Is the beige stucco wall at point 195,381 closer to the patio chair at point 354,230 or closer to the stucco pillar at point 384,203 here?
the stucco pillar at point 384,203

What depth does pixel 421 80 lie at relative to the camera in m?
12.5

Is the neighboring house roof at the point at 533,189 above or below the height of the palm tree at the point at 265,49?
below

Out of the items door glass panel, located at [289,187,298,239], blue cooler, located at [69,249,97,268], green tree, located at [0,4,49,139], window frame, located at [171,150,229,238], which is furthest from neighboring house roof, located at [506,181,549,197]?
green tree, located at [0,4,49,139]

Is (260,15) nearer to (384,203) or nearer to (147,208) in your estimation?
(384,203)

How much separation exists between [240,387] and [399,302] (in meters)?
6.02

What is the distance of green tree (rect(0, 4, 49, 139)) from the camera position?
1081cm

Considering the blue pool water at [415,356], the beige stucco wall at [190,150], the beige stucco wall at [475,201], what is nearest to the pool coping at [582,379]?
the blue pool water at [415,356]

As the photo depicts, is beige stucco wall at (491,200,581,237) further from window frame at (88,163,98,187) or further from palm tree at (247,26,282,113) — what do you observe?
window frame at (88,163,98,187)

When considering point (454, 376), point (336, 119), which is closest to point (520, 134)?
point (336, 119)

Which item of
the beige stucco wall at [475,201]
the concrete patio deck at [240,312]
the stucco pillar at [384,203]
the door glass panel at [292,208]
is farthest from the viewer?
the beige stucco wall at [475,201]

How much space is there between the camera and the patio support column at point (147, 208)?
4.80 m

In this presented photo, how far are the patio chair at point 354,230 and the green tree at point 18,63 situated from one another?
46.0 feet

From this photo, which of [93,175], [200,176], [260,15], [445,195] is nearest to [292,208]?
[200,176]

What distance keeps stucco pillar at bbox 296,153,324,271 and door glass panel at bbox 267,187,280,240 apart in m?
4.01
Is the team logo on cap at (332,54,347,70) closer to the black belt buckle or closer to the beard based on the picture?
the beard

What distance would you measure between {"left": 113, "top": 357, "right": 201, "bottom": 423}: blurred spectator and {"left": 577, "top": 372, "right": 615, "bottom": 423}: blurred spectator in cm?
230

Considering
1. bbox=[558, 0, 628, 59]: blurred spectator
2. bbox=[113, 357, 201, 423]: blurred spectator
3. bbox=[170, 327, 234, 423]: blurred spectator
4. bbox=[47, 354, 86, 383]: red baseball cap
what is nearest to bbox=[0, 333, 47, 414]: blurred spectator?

* _AIM_
Quote every record above exactly.

* _SOLVED PROBLEM_
Is the beige stucco wall at point 195,381 closer to the patio chair at point 354,230 or closer to the stucco pillar at point 384,203 here?
the stucco pillar at point 384,203

What depth does pixel 421 80 lie at relative to the camera in m?
12.5

Is the neighboring house roof at the point at 533,189 above or below the height of the palm tree at the point at 265,49?
below

Out of the items door glass panel, located at [289,187,298,239], blue cooler, located at [69,249,97,268], green tree, located at [0,4,49,139], window frame, located at [171,150,229,238], which is furthest from neighboring house roof, located at [506,181,549,197]?
green tree, located at [0,4,49,139]

Is (260,15) nearer to (384,203) or nearer to (147,208) in your estimation?
(384,203)

How much separation exists between [240,387] and [399,302] (in meters)?
6.02

What is the distance of green tree (rect(0, 4, 49, 139)) from the camera position?
1081cm

Considering the blue pool water at [415,356], the beige stucco wall at [190,150], the beige stucco wall at [475,201], what is nearest to the pool coping at [582,379]?
the blue pool water at [415,356]

As the photo depicts, is beige stucco wall at (491,200,581,237) further from window frame at (88,163,98,187) or further from palm tree at (247,26,282,113) — what do you observe?
window frame at (88,163,98,187)

When considering point (454, 376), point (336, 119), which is closest to point (520, 134)?
point (336, 119)

Which item of
the beige stucco wall at [475,201]
the concrete patio deck at [240,312]
the stucco pillar at [384,203]
the door glass panel at [292,208]
is farthest from the viewer?
the beige stucco wall at [475,201]

How much space is there between the camera and the patio support column at point (147, 208)?
4.80 m

In this presented photo, how far are the patio chair at point 354,230 and the green tree at point 18,63 situated from one another?
46.0 feet

From this photo, which of [93,175], [200,176], [260,15], [445,195] is nearest to [292,208]?
[200,176]

What distance keeps stucco pillar at bbox 296,153,324,271 and door glass panel at bbox 267,187,280,240 apart in m?
4.01
Is the team logo on cap at (332,54,347,70) closer to the black belt buckle or closer to the beard based on the picture?
the beard

What distance would you measure between {"left": 113, "top": 357, "right": 201, "bottom": 423}: blurred spectator and {"left": 577, "top": 372, "right": 615, "bottom": 423}: blurred spectator in cm?
230

Considering
1. bbox=[558, 0, 628, 59]: blurred spectator
2. bbox=[113, 357, 201, 423]: blurred spectator
3. bbox=[170, 327, 234, 423]: blurred spectator
4. bbox=[47, 354, 86, 383]: red baseball cap
what is nearest to bbox=[0, 333, 47, 414]: blurred spectator?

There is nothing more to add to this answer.